### Exercise goal:
Rewrite the items below, substituting "Ladies'" for every "Women's" and leaving everything else unchanged. Omit the pictures from your answer.

### Data provided:
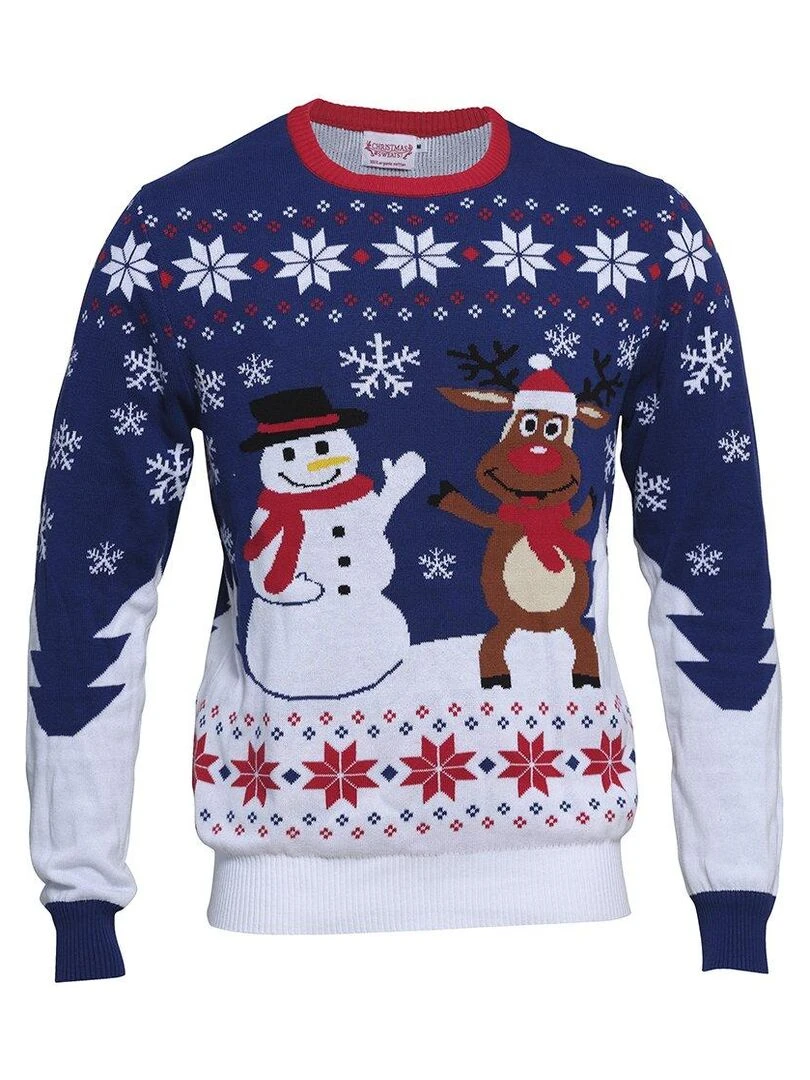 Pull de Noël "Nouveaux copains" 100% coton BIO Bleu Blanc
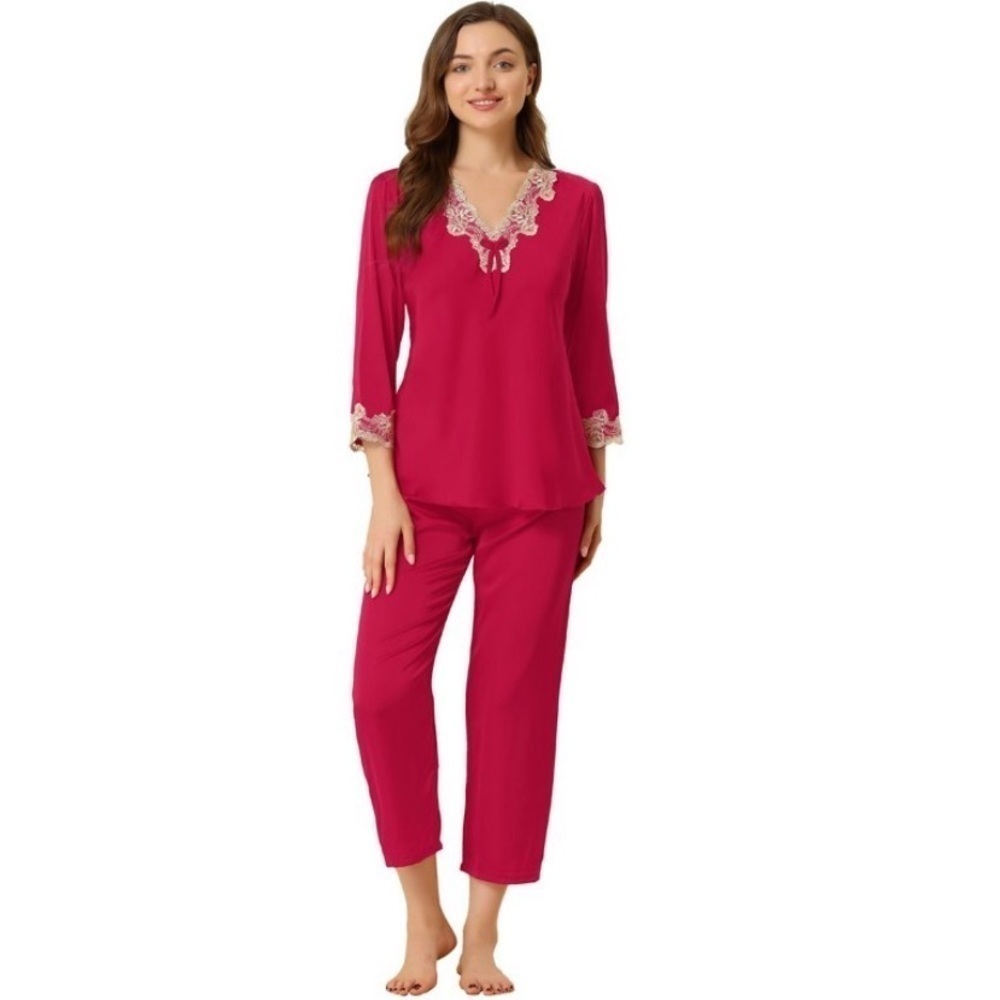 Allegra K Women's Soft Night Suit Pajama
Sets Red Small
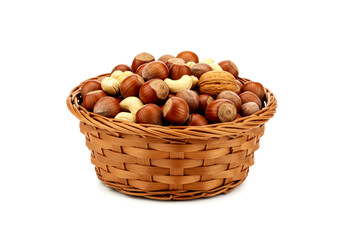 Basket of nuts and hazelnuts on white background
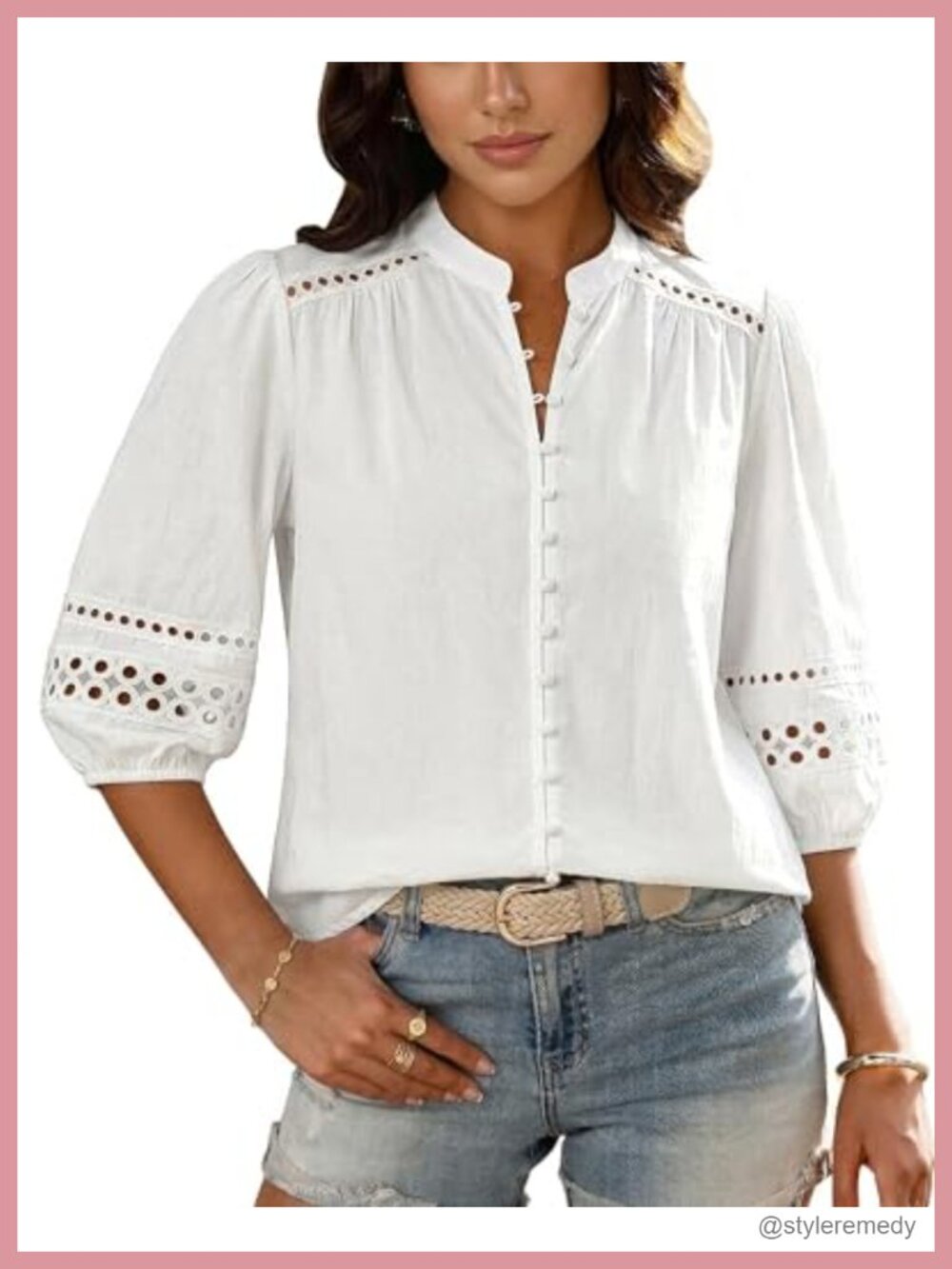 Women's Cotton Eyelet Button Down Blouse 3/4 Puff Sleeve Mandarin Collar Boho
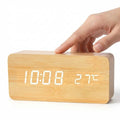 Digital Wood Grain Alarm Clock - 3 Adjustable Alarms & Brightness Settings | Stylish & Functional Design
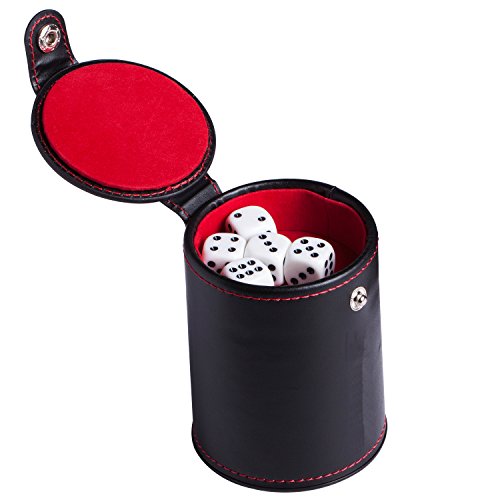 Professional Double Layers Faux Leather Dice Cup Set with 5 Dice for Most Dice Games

### Output:
 Pull de Noël "Nouveaux copains" 100% coton BIO Bleu Blanc
 Allegra K Ladies' Soft Night Suit Pajama
Sets Red Small
 Basket of nuts and hazelnuts on white background
 Ladies' Cotton Eyelet Button Down Blouse 3/4 Puff Sleeve Mandarin Collar Boho
 Digital Wood Grain Alarm Clock - 3 Adjustable Alarms & Brightness Settings | Stylish & Functional Design
 Professional Double Layers Faux Leather Dice Cup Set with 5 Dice for Most Dice Games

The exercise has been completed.